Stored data
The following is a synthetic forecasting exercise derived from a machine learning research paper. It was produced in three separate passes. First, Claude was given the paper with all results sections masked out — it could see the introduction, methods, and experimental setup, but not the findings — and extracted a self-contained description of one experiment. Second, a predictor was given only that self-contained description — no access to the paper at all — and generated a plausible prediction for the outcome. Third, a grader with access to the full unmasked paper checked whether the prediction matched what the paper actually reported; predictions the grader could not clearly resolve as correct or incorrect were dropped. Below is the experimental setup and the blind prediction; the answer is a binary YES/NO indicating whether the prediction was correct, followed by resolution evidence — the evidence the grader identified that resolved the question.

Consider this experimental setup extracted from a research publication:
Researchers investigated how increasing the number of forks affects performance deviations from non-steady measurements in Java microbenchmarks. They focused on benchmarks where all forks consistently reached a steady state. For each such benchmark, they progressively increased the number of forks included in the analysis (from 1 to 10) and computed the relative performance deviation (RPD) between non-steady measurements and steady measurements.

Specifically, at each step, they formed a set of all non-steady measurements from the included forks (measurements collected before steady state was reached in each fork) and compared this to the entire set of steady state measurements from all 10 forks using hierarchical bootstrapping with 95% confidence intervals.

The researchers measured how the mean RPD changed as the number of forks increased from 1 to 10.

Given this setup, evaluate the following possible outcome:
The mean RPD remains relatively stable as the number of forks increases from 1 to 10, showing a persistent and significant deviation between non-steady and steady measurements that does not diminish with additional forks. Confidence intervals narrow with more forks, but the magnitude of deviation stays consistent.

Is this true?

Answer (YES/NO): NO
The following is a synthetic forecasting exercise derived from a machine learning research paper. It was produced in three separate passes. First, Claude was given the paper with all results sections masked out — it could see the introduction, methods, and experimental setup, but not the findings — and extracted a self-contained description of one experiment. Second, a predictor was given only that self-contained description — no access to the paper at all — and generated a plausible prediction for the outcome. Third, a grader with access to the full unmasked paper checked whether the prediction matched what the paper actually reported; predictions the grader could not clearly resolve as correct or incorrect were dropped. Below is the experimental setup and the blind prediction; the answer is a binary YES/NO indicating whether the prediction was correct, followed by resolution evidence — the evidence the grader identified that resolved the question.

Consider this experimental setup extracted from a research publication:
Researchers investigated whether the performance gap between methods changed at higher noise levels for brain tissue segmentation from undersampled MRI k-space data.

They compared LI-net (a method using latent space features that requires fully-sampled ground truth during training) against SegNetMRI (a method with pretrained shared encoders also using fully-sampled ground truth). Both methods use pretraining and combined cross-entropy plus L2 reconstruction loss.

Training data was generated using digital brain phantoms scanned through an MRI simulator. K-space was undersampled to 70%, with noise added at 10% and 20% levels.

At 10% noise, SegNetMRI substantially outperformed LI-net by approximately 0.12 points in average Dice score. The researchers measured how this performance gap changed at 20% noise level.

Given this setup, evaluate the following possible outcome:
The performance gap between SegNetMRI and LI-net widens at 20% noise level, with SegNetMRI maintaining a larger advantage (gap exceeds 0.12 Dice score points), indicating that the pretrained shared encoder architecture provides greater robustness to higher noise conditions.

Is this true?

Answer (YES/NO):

• [About this task]: Word for word, repeat every line of the data.

• [Task output]:
The following is a synthetic forecasting exercise derived from a machine learning research paper. It was produced in three separate passes. First, Claude was given the paper with all results sections masked out — it could see the introduction, methods, and experimental setup, but not the findings — and extracted a self-contained description of one experiment. Second, a predictor was given only that self-contained description — no access to the paper at all — and generated a plausible prediction for the outcome. Third, a grader with access to the full unmasked paper checked whether the prediction matched what the paper actually reported; predictions the grader could not clearly resolve as correct or incorrect were dropped. Below is the experimental setup and the blind prediction; the answer is a binary YES/NO indicating whether the prediction was correct, followed by resolution evidence — the evidence the grader identified that resolved the question.

Consider this experimental setup extracted from a research publication:
Researchers investigated how increasing the number of forks affects performance deviations from non-steady measurements in Java microbenchmarks. They focused on benchmarks where all forks consistently reached a steady state. For each such benchmark, they progressively increased the number of forks included in the analysis (from 1 to 10) and computed the relative performance deviation (RPD) between non-steady measurements and steady measurements.

Specifically, at each step, they formed a set of all non-steady measurements from the included forks (measurements collected before steady state was reached in each fork) and compared this to the entire set of steady state measurements from all 10 forks using hierarchical bootstrapping with 95% confidence intervals.

The researchers measured how the mean RPD changed as the number of forks increased from 1 to 10.

Given this setup, evaluate the following possible outcome:
The mean RPD remains relatively stable as the number of forks increases from 1 to 10, showing a persistent and significant deviation between non-steady and steady measurements that does not diminish with additional forks. Confidence intervals narrow with more forks, but the magnitude of deviation stays consistent.

Is this true?

Answer (YES/NO): NO
The following is a synthetic forecasting exercise derived from a machine learning research paper. It was produced in three separate passes. First, Claude was given the paper with all results sections masked out — it could see the introduction, methods, and experimental setup, but not the findings — and extracted a self-contained description of one experiment. Second, a predictor was given only that self-contained description — no access to the paper at all — and generated a plausible prediction for the outcome. Third, a grader with access to the full unmasked paper checked whether the prediction matched what the paper actually reported; predictions the grader could not clearly resolve as correct or incorrect were dropped. Below is the experimental setup and the blind prediction; the answer is a binary YES/NO indicating whether the prediction was correct, followed by resolution evidence — the evidence the grader identified that resolved the question.

Consider this experimental setup extracted from a research publication:
Researchers investigated whether the performance gap between methods changed at higher noise levels for brain tissue segmentation from undersampled MRI k-space data.

They compared LI-net (a method using latent space features that requires fully-sampled ground truth during training) against SegNetMRI (a method with pretrained shared encoders also using fully-sampled ground truth). Both methods use pretraining and combined cross-entropy plus L2 reconstruction loss.

Training data was generated using digital brain phantoms scanned through an MRI simulator. K-space was undersampled to 70%, with noise added at 10% and 20% levels.

At 10% noise, SegNetMRI substantially outperformed LI-net by approximately 0.12 points in average Dice score. The researchers measured how this performance gap changed at 20% noise level.

Given this setup, evaluate the following possible outcome:
The performance gap between SegNetMRI and LI-net widens at 20% noise level, with SegNetMRI maintaining a larger advantage (gap exceeds 0.12 Dice score points), indicating that the pretrained shared encoder architecture provides greater robustness to higher noise conditions.

Is this true?

Answer (YES/NO):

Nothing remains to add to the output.